1.4.2.6.3. Quantitative Output and Interpretation

1. Exploratory Data Analysis
1.4. EDA Case Studies
1.4.2. Case Studies
1.4.2.6. Filter Transmittance

1.4.2.6.3. Quantitative Output and Interpretation

As a first step in the analysis, common summary statistics are computed from the data.

      Sample size  = 50
      Mean         =  2.0019
      Median       =  2.0018
      Minimum      =  2.0013  
      Maximum      =  2.0027  
      Range        =  0.0014  
      Stan. Dev.   =  0.0004

Location

One way to quantify a change in location over time is to fit a straight line to the data using an index variable as the independent variable in the regression. For our data, we assume that data are in sequential run order and that the data were collected at equally spaced time intervals. In our regression, we use the index variable X = 1, 2, ..., N, where N is the number of observations. If there is no significant drift in the location over time, the slope parameter should be zero.

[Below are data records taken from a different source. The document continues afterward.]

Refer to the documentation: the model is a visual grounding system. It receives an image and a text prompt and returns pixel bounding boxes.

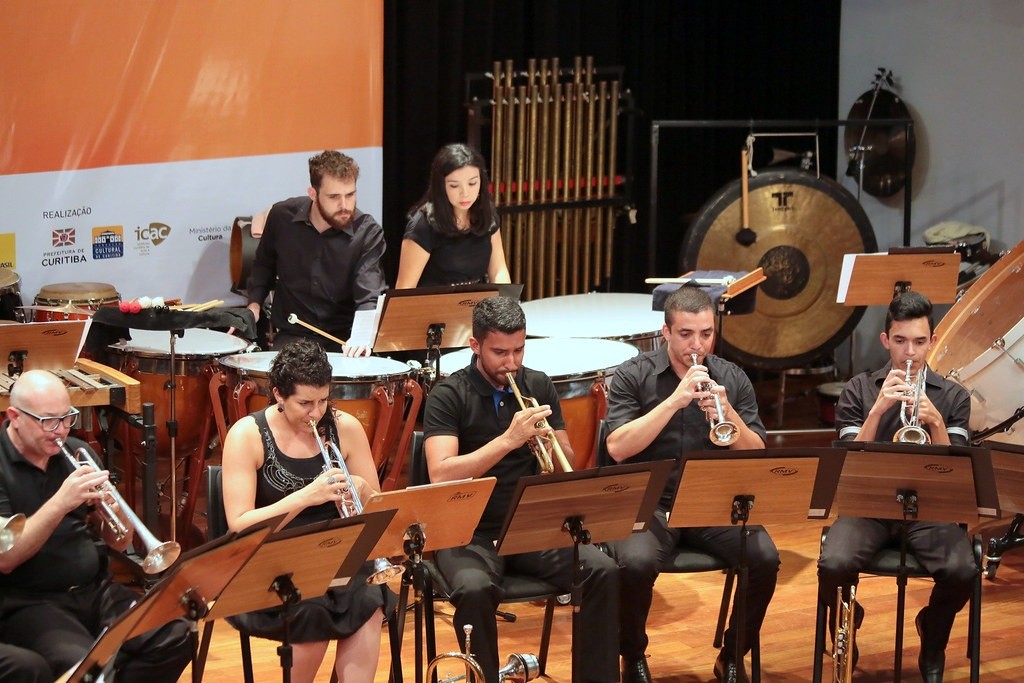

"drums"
[519,291,670,354]
[220,349,413,491]
[34,282,123,463]
[926,231,988,260]
[925,240,1023,445]
[107,327,255,450]
[0,267,26,319]
[427,338,642,472]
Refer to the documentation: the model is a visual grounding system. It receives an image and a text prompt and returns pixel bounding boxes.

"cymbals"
[844,90,916,198]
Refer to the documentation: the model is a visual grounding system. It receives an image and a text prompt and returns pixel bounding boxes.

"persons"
[818,291,980,683]
[223,340,384,683]
[603,287,781,683]
[396,143,511,289]
[227,150,386,358]
[423,297,621,683]
[0,369,194,683]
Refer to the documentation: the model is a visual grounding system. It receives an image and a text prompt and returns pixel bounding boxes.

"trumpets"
[832,584,857,683]
[892,357,931,446]
[56,435,182,575]
[505,369,577,473]
[425,623,486,682]
[690,352,739,447]
[309,418,406,584]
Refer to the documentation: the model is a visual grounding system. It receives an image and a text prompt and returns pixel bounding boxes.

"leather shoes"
[713,647,749,683]
[829,601,865,671]
[915,607,950,683]
[621,653,652,683]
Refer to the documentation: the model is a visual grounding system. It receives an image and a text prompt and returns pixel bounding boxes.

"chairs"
[599,420,736,649]
[813,514,984,682]
[397,432,576,682]
[229,217,277,346]
[194,465,399,683]
[75,508,149,605]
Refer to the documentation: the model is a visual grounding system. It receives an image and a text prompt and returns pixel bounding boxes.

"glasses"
[16,404,80,433]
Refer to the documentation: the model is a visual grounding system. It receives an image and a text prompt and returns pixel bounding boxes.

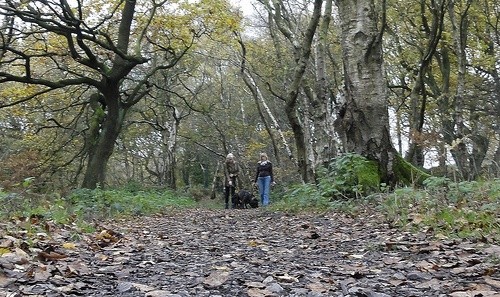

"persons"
[252,152,274,206]
[223,153,240,209]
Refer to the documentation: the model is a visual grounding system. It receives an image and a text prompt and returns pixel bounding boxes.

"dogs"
[234,190,258,209]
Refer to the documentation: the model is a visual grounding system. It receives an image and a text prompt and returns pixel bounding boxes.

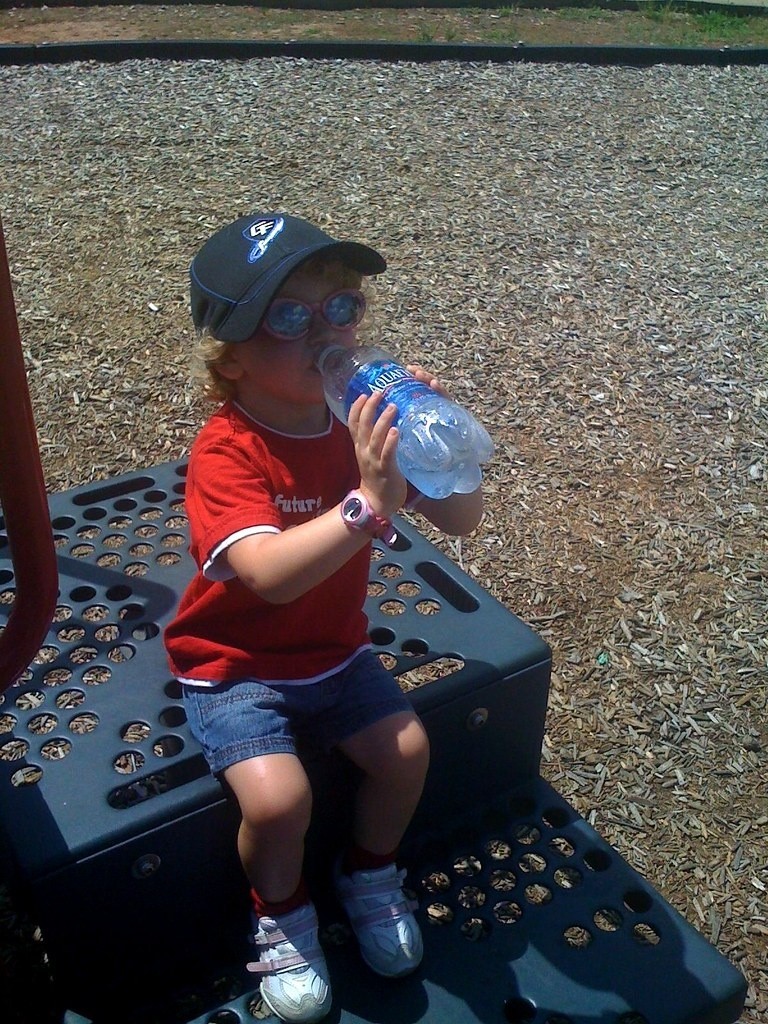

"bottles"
[310,339,496,499]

      Coefficient     Estimate     Stan. Error      t-Value
          B₀           2.00138      0.9695E-04   0.2064E+05
          B₁         0.185E-04      0.3309E-05        5.582
 
      Residual Standard Deviation = 0.3376404E-03
      Residual Degrees of Freedom = 48

The slope parameter, B₁, has a t value of 5.582, which is statistically significant. Although the estimated slope, 0.185E-04, is nearly zero, the range of data (2.0013 to 2.0027) is also very small. In this case, we conclude that there is drift in location, although it is relatively small.

Variation

One simple way to detect a change in variation is with a Bartlett test after dividing the data set into several equal sized intervals. However, the Bartlett test is not robust for non-normality. Since the normality assumption is questionable for these data, we use the alternative Levene test. In particular, we use the Levene test based on the median rather the mean. The choice of the number of intervals is somewhat arbitrary, although values of four or eight are reasonable. We will divide our data into four intervals.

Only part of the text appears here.